• _Extracted text_
|---|
25 January 2012

love ain't easy... and a challenge


Things have not exactly been easy lately.
Nothing in particular has happened... it's more like what hasn't happened.
"The days are long, but the years are short," has never been
truer than in the last few weeks.
I find myself short on patience, I don't hear kindness in my voice.
I am not doing things in love.
It's easy to brush it off and say that I can't expect myself to be
"on" all the time. That being a mother is hard work,
and don't I deserve to just feel the way I feel?
But then I think...
what am I teaching my children with my life?
I spend all the day long telling them the difference between right and wrong,
but what are they learning by what they see?
Lately, I can for sure tell you they are not learning patience.
Or kindness. Or gentleness.
I have been a burnt out, tired out, ready for a drink break mama.
Sometimes I catch myself resenting my kids for needing me.
Like they chose to be my kids or something.
And when I catch myself I feel a pang of guilt.
|---|
• _Listed entries_
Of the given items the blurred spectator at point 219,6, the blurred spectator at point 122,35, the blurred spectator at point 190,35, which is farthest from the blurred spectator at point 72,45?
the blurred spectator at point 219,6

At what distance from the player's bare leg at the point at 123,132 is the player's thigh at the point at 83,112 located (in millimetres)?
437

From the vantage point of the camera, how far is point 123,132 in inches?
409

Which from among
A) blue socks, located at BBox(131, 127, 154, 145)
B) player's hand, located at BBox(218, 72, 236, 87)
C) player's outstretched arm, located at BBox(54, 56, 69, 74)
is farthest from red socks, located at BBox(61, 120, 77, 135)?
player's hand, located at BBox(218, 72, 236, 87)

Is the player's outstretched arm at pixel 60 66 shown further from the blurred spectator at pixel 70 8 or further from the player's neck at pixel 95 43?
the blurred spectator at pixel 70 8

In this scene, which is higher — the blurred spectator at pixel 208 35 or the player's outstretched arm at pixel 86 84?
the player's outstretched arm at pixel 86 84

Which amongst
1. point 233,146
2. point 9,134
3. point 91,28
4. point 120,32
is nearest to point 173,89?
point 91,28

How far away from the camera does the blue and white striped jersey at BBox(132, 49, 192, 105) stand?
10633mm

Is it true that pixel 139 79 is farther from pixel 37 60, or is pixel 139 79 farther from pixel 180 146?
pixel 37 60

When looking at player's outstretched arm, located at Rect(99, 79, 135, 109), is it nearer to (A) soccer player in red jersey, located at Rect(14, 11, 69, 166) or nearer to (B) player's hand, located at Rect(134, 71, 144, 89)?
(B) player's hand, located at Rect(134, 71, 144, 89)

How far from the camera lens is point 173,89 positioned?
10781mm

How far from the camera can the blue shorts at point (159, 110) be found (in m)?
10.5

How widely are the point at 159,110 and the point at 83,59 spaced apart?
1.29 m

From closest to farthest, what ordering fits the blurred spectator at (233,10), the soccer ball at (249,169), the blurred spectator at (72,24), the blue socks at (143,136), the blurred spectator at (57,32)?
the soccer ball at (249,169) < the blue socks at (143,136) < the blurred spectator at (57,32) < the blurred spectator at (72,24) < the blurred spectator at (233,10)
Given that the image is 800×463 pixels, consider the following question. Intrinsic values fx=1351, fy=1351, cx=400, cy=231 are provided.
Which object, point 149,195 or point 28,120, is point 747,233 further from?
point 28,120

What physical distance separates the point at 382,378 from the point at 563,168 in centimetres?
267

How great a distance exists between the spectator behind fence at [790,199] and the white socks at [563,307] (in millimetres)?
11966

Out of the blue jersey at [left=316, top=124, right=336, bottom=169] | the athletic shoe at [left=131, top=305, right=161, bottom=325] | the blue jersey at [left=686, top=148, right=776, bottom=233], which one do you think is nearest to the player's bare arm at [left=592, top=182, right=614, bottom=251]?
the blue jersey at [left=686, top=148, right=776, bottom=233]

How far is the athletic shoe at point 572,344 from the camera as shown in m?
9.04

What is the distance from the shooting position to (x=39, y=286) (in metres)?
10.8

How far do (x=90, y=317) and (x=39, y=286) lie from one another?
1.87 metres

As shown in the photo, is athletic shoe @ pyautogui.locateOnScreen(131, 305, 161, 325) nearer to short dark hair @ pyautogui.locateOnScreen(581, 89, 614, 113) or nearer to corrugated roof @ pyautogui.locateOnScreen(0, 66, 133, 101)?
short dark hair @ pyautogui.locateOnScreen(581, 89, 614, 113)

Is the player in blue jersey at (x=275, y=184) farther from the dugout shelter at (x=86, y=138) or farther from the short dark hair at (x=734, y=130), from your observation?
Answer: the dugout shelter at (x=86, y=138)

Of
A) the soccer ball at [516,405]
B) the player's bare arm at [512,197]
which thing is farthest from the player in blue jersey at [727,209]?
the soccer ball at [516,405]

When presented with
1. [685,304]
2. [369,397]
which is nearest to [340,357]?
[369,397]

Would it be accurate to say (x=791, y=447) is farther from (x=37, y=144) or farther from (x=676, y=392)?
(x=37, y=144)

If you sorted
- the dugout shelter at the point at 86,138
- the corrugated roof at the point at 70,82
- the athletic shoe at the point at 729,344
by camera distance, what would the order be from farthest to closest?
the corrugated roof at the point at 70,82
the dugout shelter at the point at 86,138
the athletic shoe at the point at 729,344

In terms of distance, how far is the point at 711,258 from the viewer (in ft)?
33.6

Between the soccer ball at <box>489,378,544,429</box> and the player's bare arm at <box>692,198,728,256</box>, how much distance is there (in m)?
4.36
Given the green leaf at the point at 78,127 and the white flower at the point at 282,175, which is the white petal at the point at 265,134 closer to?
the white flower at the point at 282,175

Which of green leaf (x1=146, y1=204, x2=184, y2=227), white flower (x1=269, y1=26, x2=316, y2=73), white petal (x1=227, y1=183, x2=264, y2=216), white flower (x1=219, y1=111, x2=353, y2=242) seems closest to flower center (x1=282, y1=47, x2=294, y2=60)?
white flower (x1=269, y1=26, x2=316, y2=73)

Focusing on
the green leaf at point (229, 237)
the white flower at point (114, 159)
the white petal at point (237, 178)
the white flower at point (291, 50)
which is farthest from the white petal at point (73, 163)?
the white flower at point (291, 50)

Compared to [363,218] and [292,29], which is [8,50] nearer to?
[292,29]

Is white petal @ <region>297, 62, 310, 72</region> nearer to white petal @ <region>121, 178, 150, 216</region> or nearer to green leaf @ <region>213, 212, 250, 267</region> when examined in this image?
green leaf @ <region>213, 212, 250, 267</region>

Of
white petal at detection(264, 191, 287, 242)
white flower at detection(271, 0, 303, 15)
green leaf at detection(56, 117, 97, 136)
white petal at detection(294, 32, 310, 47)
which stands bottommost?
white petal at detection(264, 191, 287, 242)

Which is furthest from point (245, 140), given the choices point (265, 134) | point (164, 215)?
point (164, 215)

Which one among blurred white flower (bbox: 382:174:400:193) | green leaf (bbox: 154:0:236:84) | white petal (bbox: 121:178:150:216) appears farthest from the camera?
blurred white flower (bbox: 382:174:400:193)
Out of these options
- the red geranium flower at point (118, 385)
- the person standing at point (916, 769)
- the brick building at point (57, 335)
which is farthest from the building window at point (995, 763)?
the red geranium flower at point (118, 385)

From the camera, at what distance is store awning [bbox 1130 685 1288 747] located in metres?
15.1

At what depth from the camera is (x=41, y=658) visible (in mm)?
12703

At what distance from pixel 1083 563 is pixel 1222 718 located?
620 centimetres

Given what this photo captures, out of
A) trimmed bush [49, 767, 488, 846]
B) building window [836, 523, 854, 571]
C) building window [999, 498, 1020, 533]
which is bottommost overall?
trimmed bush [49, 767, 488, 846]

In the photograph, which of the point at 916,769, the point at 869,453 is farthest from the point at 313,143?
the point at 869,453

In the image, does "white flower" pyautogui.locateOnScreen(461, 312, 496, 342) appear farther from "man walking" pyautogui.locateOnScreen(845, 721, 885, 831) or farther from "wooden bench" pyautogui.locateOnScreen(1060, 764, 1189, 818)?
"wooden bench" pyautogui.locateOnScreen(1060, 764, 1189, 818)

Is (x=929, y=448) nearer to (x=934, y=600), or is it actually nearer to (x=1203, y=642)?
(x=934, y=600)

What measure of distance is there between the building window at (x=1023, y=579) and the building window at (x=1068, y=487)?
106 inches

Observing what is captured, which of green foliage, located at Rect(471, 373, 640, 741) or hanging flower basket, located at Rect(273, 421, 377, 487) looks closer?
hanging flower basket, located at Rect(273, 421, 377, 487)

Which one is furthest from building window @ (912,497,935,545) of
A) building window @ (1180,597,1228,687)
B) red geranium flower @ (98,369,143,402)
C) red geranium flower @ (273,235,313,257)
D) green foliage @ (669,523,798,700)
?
|---|
• _Instructions to follow_
Answer these questions about the post on motherhood and patience:
1. What date appears at the top of the post?
2. What saying does the writer say has never been truer than in the last few weeks?
3. Which three qualities does the writer say the children are not learning lately?

• _Exercise solution_
1. 25 January 2012
2. "The days are long, but the years are short."
3. Patience, kindness, and gentleness